Artista: Arcade Fire
Titolo: «The Suburbs»
Etichetta: Merge
Terzo album per gli sposini Win Butler e Régine Chassagne. Dopo i buoni riscontri di «Neon Bible» e «Funeral», arriva il successo più ampio con «The Suburbs» (Merge) che svetta subito al primo posto delle classifiche negli Stati Uniti ed in Gran Bretagna. Anche l’Italia si accorge di loro: se prima erano confinati nella sfera dell’indie rock, ora compaiono anche in un servizio del tg 2 Rai. Il recente concerto a Bologna della band canadese sembrava essere sulla bocca di tutti. E così un pubblico più vasto ha scoperto gli Arcade Fire, gruppo di classe e d’impegno (dal supporto alla campagna di Obama alle cause benefiche come “Darker Was The Night” e le donazioni pro-Haiti). Di nomi celebri tra i loro fan ne vantano parecchi: da Chris Martin dei Coldplay che lì definì “il più grande gruppo della storia” a Peter Gabriel che ha coverizzato la loro “Body in a Cage”. Entrare nei “Suburbs” equivale a fare un viaggio in un mondo magico e misterioso che si svela solo a forza di ascolti.

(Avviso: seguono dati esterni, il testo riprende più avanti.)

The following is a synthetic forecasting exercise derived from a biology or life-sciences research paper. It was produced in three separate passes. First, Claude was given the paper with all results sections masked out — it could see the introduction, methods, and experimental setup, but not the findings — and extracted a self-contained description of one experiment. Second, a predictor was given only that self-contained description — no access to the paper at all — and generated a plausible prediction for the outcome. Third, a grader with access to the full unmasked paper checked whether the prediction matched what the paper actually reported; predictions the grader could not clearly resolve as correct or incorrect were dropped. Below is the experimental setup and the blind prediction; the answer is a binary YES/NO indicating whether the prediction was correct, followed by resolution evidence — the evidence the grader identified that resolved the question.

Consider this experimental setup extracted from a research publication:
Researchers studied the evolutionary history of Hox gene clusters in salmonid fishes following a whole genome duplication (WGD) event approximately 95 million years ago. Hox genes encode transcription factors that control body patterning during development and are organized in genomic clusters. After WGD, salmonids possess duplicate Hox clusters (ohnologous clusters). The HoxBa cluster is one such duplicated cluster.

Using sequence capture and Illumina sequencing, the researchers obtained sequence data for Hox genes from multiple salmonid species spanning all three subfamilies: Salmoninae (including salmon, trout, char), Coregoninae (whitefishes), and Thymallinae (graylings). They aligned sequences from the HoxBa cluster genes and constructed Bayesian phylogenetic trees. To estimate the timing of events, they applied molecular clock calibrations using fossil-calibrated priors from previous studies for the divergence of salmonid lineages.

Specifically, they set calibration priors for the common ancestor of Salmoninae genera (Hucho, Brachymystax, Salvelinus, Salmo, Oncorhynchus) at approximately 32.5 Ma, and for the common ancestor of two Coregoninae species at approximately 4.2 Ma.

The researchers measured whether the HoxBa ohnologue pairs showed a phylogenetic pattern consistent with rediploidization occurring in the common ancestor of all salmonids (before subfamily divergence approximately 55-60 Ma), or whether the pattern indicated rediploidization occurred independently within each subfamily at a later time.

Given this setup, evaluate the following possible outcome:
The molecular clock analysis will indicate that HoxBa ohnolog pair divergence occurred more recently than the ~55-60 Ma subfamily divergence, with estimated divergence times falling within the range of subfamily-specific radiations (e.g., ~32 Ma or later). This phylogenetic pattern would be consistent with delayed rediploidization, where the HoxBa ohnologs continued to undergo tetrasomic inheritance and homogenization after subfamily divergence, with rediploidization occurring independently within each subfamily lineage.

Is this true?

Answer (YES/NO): YES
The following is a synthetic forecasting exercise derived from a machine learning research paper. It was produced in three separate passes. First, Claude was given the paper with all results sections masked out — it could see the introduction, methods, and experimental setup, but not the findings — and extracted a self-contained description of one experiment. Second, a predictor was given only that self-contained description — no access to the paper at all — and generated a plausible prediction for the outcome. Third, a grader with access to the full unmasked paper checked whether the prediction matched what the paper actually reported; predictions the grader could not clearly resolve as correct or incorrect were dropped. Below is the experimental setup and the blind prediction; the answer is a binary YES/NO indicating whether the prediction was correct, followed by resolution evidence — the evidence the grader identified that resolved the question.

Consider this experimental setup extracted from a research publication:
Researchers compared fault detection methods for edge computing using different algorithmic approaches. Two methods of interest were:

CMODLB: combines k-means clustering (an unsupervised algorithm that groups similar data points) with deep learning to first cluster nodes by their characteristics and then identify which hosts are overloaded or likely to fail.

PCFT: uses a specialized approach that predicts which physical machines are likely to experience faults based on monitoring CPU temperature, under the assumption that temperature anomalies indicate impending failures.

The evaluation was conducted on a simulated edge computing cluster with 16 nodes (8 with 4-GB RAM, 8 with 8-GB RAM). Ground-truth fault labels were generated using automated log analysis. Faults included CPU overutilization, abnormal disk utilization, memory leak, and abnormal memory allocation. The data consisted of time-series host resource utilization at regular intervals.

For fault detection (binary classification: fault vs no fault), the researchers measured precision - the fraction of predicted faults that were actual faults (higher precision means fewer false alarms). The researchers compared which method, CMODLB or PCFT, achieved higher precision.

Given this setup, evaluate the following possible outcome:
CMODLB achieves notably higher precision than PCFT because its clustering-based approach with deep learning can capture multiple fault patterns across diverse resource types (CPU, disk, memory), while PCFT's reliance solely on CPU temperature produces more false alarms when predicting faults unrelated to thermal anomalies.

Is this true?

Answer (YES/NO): NO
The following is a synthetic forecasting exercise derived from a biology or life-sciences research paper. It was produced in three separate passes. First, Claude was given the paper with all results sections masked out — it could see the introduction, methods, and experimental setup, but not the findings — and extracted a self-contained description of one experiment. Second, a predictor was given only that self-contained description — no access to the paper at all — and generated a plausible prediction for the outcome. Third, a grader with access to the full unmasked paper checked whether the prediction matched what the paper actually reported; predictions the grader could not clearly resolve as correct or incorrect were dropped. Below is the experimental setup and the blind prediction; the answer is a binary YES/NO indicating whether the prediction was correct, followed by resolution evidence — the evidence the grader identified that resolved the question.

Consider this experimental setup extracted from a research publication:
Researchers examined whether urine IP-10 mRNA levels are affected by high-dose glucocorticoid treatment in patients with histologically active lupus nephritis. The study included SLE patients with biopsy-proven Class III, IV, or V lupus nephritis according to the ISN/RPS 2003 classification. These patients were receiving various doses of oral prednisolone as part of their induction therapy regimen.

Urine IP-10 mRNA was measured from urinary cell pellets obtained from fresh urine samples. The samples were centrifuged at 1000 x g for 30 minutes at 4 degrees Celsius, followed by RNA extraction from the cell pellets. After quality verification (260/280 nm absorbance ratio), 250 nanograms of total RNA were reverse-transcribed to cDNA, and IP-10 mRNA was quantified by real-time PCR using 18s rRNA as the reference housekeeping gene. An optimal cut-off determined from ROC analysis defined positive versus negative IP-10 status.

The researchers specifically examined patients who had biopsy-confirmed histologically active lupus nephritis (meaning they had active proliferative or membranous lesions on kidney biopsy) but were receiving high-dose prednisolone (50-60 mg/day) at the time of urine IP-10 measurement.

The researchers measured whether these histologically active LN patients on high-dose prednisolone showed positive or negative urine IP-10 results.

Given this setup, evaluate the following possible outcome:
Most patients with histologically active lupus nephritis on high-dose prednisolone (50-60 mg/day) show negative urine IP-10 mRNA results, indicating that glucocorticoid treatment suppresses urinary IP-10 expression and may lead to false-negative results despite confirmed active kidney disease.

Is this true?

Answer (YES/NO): YES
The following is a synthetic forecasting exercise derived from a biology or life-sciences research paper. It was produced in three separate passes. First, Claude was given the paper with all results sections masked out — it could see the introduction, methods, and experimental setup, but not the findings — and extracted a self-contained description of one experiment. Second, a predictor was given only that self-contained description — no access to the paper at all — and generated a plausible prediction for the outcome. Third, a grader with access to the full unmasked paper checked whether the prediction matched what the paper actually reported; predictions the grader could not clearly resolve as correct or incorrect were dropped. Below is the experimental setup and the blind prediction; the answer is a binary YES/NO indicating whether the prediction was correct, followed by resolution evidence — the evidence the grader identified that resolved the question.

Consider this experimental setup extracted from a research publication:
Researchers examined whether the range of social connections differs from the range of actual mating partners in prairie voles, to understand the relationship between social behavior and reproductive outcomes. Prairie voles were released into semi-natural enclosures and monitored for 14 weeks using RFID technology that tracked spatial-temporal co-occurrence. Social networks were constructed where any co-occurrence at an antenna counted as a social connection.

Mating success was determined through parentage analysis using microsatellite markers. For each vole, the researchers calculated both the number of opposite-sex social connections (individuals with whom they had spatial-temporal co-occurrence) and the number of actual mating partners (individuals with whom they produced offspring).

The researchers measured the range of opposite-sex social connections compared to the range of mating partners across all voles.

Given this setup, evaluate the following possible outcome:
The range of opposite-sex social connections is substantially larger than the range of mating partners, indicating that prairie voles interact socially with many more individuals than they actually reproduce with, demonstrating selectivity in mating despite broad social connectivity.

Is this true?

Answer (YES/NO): YES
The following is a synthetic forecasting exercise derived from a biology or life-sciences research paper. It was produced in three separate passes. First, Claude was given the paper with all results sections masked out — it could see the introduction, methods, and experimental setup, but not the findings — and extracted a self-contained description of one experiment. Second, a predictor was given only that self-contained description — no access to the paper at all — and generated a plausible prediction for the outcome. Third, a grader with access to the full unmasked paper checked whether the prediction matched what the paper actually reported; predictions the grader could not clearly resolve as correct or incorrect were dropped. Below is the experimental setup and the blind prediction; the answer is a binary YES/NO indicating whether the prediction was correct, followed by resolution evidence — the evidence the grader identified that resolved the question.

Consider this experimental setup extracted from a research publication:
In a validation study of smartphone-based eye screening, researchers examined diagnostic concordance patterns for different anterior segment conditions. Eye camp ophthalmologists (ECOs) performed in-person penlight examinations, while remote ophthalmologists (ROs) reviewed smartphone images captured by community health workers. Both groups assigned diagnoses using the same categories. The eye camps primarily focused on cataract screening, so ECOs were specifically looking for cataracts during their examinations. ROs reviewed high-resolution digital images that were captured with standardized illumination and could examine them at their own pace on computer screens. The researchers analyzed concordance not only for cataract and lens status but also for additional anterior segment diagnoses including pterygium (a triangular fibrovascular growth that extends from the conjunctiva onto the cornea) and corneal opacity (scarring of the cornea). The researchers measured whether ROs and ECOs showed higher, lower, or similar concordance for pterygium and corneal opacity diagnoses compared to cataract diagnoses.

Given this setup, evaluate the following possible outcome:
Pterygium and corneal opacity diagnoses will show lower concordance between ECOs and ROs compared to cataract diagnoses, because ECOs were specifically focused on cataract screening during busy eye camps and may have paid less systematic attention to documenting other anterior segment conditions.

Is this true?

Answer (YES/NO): YES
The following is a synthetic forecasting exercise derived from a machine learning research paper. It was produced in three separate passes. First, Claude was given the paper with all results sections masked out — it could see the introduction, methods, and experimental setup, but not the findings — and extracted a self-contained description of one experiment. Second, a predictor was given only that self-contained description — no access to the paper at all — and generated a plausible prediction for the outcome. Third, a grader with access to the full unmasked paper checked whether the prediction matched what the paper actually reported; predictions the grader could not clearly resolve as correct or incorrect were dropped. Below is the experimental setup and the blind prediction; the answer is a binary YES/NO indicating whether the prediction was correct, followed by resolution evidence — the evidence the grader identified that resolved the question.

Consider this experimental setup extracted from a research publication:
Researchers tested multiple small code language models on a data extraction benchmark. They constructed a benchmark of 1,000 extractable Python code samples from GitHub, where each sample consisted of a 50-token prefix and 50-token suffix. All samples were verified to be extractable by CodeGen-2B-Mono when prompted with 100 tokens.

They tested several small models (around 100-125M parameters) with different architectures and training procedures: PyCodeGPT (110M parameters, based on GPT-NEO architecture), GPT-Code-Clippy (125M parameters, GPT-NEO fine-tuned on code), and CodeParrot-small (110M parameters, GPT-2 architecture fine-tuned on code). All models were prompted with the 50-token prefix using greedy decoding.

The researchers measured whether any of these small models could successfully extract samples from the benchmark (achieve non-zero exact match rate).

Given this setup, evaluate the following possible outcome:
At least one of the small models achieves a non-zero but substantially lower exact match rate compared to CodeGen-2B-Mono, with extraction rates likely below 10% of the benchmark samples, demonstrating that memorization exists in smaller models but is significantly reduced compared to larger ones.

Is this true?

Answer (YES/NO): YES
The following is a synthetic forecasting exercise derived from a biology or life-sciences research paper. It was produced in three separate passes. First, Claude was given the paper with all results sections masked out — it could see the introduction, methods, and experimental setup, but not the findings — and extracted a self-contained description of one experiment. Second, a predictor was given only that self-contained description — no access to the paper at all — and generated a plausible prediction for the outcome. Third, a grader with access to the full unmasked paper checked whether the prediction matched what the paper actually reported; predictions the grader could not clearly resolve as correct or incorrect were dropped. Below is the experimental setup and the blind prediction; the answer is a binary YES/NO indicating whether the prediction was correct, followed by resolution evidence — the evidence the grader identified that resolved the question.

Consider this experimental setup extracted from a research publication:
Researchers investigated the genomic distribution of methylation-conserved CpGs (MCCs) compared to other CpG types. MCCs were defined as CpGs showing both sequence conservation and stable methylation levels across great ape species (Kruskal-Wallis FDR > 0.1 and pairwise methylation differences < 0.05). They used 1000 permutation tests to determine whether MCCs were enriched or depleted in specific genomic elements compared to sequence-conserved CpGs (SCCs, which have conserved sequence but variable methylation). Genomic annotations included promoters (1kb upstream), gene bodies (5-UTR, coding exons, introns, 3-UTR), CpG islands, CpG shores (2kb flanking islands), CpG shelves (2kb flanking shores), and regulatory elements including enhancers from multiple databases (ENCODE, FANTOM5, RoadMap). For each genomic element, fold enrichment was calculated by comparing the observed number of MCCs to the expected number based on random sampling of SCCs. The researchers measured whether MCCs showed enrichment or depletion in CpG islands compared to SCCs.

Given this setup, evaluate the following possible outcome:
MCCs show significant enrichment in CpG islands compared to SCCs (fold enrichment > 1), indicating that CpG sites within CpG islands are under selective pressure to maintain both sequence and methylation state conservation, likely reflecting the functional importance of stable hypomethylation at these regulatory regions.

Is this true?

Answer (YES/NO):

Un album sontuoso, pieno di inni più che di hits. Anche se una canzone come il singolo “We Used To Wait” ha le carte in regola per lasciare tracce di sé nella storia della musica. Se i primi lavori erano i dischi dei figli, questo è il disco dei padri: “Voglio avere una figlia finché sono giovane/ Tenerla per mano/ e mostrarle la Bellezza/ prima che tutto si guasti”. Win ripercorre i luoghi della sua infanzia, e li trova cambiati: centrale il tema del mutamento che intreccia passato e futuro, con un’apertura alla luce e alla speranza inedita finora alla band di Montreal (“Le nostre vite stanno cambiando velocemente/ speriamo che qualcosa di puro possa durare). Il disco ha fatto parlare di sé anche per gli esperimenti multimediali che l’hanno accompagnato: dall’artwork sincronizzato (ai brani mp3 sono stati allegati contenuti extra, come i testi delle canzoni), al concerto girato dal regista Terry Gilliam (seguito in streaming su You Tube da quasi due milioni di utenti), ad un clip interattivo che – con l’ausilio di Google Maps – permette al fruitore di fare un tuffo nel passato, digitando il nome della strada in cui abitava da bambino.


Artista: Black Mountain
Titolo: «Wilderness Heart»
Etichetta: Jagjaguwar


Terzo capitolo per i canadesi Black Mountain. Suonano un rock psichedelico che arriva dal passato ma ti proietta nel futuro (non per niente il precedente lavoro s’intitolava “In The Future”). Mancano questa volta le suite prog da 17 minuti: la Montagna Nera s’immola totalmente alla psichedelia, al rock classico (Deep Purple, Black Sabbath e Led Zeppelin), al southern, al folk e allo stoner rock (alla Kyuss e Queens Of The Stone Age). Le voci di Amber Webber e Stephen McBean s’intrecciano e si alternano risultando dolci e forti al contempo. Riff granitici, precisi e compatti: il singolo “Old Fang” è un brano pressoché perfetto. Il disco è stato registrato a Los Angeles, con l’ausilio di produttori di grido come David Sardy e Randall Dunn (gente nel cui curriculum figurano Oasis, Rolling Stones, Johnny Cash, Slayer, Sun O))) e Six Organs Of Admittance). “Il terzo è un disco difficile” afferma McBean “senti l’esigenza di non ripeterti, ecco perché abbiamo puntato di più sul metal e sul folk”.


Artista: NoGuRu
Titolo: «Milano Original Soundtrack»
Etichetta: Bagana Records



I milanesi Ritmo Tribale sono stati negli anni ’90 al top del rock italiano, grazie ad album come «Kriminale», «Tutti Vs. Tutti», «Mantra» e «Psycorsonica». Dopo un lungo oblio, sono ritornati con due progetti diversi: il cantante Stefano Edda Rampoldi da solista ha pubblicato nel 2009 «Semper Biot» e il mese scorso l’ep «In Orbita» (registrato live a Radio Capodistria) per Niegazowana; mentre gli ex compagni Scaglia (voce, chitarra), Marcheschi (batteria), Briegel (basso) e Talia (tastiere), affiancati dall’ex Afterhours Iriondo (chitarra) e dall’ex Detonazione Romani (sax), con il nome NoGuRu hanno appena fatto uscire il loro debutto: «Milano Original Soundtrack». Un rientro sulle scene molto ispirato e sintonizzato sul presente. Parole di fuoco, sarcasmo, cuore e personalità. Suoni metropolitani, citazioni post-punk (Joy Division, Killing Joke), No Wave N.Y., funk bianco, colonne sonore poliziottesche, Stooges. Lunga vita ai Tribali.